**Extrait du document**
========
Le toit-terrasse est orné des vingt cheminées imaginées par Gaudí et restaurées entre 1988 et 1992 par un groupe d’artistes qui a reconstruit les huit d’entre elles les plus endommagées avec une fidélité absolue au travail original du maître. Dans l’une de ces nouvelles cheminées, avec un peu de patience, on pourra découvrir un Cobi, la mascotte des Jeux olympiques de Barcelone de 1992, au milieu du trencadís (revêtement fait de fragments irréguliers de verre et de faïence). Les cheminées gaudiennes, toutes uniques et différentes comme s’il s’agissait des diverses ébauches d’un modèle idéalisé, rappellent avec un peu d’imagination un groupe d’arbres, et elles représentent probablement l’une des premières esquisses du projet que Gaudí fera culminer des années plus tard sur le toit-terrasse de la Pedrera. Dans cette construction, par exemple, Gaudí utilisa pour la première fois le trencadís. Il s’agissait là d’une technique d’origine arabe que l’architecte de Reus et le Modernisme adoptèrent par la suite comme l’une de leurs principales formes d’expression. Si l’on prête attention à chacune des cheminées, on finira par découvrir dans l’une d’entre elles, probablement la dernière construite par Gaudí et entièrement de couleur blanche, le petit sceau vert d’un fabricant de céramique de Limoges. On raconte qu’Eusebi Güell avait une fantastique vaisselle de Limoges dont il était fatigué et qu’il donna à l’architecte afin que celui-ci l’utilise dans le revêtement de la dernière des cheminées du palais.
À l’autre extrémité du palais, au sous-sol, se trouvent les écuries, aux voûtes très surbaissées appuyées sur de simples colonnes fongiformes, architecture spectaculaire conçue pour accueillir les stalles des chevaux ainsi que les logements des palefreniers du palais. Les colonnes et leurs chapiteaux de brique constituent l’un des paysages les plus énigmatiques, suggestifs et célèbres de l’architecture gaudienne. La famille Güell l’habita jusqu’à la Guerre civile, époque à laquelle le palais fut confisqué par la CNT-FAI qui le transforma en caserne et en prison. Les Güell ne revinrent jamais. L’abandon et la dégradation généralisée de cette zone du Raval entraînèrent les héritiers du comte Güell à céder le palais, en 1945, à son actuelle propriétaire, la Diputació de Barcelona.

Antoni Gaudí i Cornet
1852 - 1926
Antoni Gaudí i Cornet est né en 1852 à Reus, à l’est de Tarragone, au sein d’une famille d’artisans de Riudoms, qui se consacraient traditionnellement à la fabrication de chaudrons et autres objets de cuivre. Benjamin de cinq enfants, il est parti à Barcelone en 1873 pour entreprendre des études d’architecture, qu’il a terminées quatre ans plus tard. On dit que le directeur de l’École d’Architecture, Elies Rogent, en lui délivrant le diplôme, aurait fait le commentaire suivant :
«Qui sait si nous venons de décerner ce diplôme à un fou ou à un génie ; seul le temps pourra le dire».
========
**Énoncé**
Prolongez le texte sur le palais Güell et Antoni Gaudí en reprenant juste après la citation qui le clôt.

**Matériel fourni**
========
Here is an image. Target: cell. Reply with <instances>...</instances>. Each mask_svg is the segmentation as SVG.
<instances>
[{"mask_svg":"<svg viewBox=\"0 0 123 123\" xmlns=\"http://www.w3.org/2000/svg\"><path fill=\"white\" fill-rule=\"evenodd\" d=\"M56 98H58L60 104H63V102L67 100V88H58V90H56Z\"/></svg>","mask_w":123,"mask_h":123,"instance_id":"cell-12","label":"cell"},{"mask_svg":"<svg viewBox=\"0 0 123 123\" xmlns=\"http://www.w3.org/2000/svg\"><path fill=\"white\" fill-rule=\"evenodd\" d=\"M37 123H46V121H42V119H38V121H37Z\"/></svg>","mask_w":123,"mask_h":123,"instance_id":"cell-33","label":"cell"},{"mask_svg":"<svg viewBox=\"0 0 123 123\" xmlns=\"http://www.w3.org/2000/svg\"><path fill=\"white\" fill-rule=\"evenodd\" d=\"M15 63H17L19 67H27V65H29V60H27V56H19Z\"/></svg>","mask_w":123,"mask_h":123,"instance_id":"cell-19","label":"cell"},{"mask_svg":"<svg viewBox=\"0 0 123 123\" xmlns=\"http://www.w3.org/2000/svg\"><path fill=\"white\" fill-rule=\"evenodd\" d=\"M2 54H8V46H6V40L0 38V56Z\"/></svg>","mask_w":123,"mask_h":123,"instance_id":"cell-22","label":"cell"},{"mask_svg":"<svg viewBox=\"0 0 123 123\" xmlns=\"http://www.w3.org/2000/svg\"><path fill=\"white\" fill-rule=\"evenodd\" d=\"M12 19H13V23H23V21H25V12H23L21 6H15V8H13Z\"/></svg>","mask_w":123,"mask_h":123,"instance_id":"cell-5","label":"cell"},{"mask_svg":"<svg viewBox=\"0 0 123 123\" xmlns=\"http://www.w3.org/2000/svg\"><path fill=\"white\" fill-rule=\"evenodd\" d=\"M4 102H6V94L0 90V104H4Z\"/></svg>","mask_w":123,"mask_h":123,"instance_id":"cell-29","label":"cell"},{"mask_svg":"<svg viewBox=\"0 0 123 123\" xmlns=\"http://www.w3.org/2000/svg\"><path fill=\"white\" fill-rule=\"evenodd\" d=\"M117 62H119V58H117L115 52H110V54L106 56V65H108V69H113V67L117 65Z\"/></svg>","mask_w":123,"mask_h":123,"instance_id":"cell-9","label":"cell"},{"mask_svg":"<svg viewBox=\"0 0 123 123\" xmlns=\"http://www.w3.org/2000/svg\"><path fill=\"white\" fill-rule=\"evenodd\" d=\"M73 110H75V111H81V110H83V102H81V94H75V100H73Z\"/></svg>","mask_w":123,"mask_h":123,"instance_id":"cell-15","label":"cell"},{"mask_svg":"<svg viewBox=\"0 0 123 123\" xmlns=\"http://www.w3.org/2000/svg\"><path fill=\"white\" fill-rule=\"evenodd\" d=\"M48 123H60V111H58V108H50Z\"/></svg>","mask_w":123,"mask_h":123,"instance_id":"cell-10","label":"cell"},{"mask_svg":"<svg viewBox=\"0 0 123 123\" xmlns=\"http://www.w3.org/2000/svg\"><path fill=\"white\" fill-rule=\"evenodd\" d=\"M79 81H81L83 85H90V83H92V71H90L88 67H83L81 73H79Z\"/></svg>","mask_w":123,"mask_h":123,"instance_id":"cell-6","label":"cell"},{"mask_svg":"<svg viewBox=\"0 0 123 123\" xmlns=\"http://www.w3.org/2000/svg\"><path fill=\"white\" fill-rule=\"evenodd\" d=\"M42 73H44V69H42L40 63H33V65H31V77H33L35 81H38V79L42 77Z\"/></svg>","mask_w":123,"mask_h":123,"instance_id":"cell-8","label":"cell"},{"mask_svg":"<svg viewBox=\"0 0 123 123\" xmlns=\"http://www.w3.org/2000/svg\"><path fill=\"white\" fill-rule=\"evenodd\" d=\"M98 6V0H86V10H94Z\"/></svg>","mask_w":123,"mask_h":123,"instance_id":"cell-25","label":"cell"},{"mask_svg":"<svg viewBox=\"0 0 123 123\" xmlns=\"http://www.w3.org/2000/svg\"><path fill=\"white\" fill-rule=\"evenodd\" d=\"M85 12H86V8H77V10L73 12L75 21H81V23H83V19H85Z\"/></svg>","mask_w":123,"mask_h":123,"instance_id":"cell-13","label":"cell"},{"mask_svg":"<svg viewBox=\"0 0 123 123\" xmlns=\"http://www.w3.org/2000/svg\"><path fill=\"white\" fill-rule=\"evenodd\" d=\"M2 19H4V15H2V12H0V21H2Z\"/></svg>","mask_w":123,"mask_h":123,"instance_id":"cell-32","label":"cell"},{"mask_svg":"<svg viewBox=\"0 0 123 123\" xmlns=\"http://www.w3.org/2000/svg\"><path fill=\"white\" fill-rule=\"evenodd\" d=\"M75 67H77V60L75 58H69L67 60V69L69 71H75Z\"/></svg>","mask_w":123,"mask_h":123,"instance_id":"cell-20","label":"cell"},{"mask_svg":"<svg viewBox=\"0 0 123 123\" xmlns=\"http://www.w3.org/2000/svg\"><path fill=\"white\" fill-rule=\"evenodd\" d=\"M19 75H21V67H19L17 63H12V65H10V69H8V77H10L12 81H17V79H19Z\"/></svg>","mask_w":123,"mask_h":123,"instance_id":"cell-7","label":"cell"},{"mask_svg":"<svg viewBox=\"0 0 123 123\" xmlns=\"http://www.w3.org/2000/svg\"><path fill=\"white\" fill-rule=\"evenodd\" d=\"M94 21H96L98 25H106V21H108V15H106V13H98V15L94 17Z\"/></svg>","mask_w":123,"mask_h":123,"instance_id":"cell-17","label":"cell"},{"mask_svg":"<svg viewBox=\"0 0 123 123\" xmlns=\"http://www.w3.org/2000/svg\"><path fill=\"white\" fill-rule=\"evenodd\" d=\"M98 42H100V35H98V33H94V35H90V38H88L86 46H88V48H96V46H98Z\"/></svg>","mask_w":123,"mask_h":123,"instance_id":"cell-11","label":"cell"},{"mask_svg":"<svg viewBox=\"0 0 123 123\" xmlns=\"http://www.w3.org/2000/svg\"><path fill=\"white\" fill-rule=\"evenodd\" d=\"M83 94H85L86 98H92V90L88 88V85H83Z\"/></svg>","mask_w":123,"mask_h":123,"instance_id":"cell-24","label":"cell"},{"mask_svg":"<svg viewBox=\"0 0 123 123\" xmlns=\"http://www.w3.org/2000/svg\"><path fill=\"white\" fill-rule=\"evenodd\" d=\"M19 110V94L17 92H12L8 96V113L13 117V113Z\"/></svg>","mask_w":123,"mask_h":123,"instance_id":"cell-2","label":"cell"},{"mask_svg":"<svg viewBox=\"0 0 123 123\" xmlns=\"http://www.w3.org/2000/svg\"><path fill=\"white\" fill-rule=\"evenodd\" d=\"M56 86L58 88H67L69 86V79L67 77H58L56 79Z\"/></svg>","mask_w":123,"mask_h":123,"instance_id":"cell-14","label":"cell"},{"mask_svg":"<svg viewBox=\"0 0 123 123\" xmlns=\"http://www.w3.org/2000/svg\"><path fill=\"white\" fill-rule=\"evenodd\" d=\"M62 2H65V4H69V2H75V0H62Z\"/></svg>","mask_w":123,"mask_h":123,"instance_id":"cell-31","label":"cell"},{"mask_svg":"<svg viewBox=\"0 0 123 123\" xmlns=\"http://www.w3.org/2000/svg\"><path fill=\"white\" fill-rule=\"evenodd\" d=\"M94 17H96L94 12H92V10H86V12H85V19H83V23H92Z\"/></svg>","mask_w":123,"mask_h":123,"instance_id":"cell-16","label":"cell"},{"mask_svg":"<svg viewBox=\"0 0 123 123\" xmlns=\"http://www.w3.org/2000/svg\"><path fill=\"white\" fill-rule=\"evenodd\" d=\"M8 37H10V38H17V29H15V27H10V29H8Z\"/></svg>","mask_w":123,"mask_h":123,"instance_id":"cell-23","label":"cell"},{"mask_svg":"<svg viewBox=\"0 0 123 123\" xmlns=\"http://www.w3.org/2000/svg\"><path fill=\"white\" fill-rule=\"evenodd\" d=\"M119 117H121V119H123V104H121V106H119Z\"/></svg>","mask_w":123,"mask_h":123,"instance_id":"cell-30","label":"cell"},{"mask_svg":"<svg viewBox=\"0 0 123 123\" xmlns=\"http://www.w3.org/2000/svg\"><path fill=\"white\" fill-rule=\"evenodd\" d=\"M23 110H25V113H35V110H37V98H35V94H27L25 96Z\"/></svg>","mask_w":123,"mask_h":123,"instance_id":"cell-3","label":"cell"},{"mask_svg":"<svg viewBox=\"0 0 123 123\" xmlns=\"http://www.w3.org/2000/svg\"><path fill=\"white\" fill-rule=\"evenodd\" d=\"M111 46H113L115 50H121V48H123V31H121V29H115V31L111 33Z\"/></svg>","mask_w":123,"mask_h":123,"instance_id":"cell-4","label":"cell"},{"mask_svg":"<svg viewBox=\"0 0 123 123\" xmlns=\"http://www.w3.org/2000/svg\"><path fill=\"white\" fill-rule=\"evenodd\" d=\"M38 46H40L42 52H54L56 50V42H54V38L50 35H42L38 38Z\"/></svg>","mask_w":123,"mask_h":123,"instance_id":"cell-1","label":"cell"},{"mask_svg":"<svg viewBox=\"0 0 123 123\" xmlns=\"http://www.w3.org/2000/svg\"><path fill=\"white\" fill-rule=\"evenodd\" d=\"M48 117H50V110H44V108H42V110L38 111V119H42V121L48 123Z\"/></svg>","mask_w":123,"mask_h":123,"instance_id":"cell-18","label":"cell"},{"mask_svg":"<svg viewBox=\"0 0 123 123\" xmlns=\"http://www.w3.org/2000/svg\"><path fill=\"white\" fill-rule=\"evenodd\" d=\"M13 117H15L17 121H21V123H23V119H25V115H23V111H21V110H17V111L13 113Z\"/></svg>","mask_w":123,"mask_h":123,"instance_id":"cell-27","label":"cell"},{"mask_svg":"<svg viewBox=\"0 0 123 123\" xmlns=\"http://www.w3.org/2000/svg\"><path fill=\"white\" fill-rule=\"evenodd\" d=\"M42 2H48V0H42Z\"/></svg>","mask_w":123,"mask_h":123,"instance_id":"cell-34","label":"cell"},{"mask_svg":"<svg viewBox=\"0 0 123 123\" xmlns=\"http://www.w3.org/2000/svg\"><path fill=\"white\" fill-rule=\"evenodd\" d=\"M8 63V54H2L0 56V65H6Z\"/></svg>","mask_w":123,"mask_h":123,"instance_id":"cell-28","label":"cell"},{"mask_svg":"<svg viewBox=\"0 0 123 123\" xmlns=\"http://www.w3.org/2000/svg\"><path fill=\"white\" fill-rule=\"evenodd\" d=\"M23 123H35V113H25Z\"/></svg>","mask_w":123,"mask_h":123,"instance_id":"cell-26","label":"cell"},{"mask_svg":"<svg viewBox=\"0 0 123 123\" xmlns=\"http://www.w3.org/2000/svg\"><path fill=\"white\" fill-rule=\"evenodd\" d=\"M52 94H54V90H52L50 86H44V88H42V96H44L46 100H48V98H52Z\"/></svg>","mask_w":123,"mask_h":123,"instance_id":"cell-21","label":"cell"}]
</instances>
========
**Production attendue**
Sa première commande professionnelle a été la conception des nouveaux bâtiments de la coopérative textile de Mataró (1878), pour lesquels l’architecte a eu l’idée de singuliers arcs caténaires de bois ainsi que d’une gigantesque abeille de bronze (symbole de la coopérative). Cette même année, Gaudí a conçu une vitrine de verre ornée de fer forgé, d’acajou ainsi que de marqueterie, afin qu’un fabricant de gants catalan, Esteban Cornellá, puisse exposer ses produits à l’Exposition universelle de Paris. La vitrine a séduit Eusebi Güell, industriel, aristocrate et politicien en plein essor, qui a décidé de devenir le mécène de ce jeune architecte et dessinateur. Le premier travail de Gaudí pour Güell a été la conception du mobilier du panthéon dont le marquis de Comillas, beau-père tout-puissant de Güell, disposait dans les environs de Santander. Cette commande a été suivie d’une autre, une pergola décorée avec des ballons et des centaines de pièces de verre. À partir de cette époque, sa carrière et son œuvre -qui avec les années est devenue l’un des symboles les plus célèbres de Barcelone- ont été intimement liées à la famille Güell.
En 1883, il a reçu la commande de la construction de la Sagrada Família, la grande œuvre de sa vie, à laquelle il a consacré tous les efforts de ses dernières années. Cette concentration graduelle de son temps dans le grand temple expiatoire a été parallèle à la consolidation de sa ferveur envers la religion catholique qui, chez le jeune Gaudí, n’avait guère été notoire. Dans sa maturité, le grand architecte catalan était connu pour être un homme frugal et solitaire, qui rassemblait toute son énergie pour sa profession, grâce à laquelle il exprimait ses deux grandes passions : le christianisme et le catalanisme. Sa défense obstinée de l’identité catalane l’a même entraîné à être détenu par la police le 11 septembre 1924, jour de la fête nationale catalane, pour avoir refusé d’obéir à un officier qui lui intimait l’ordre de parler en espagnol.
Le 7 juin 1926, Gaudí a été renversé par un tram sur la Gran Via. Le personnel de l’hôpital, qui a tenté sans succès durant trois jours de lui sauver la vie, l’avait confondu avec un mendiant du fait de l’humilité de ses vêtements.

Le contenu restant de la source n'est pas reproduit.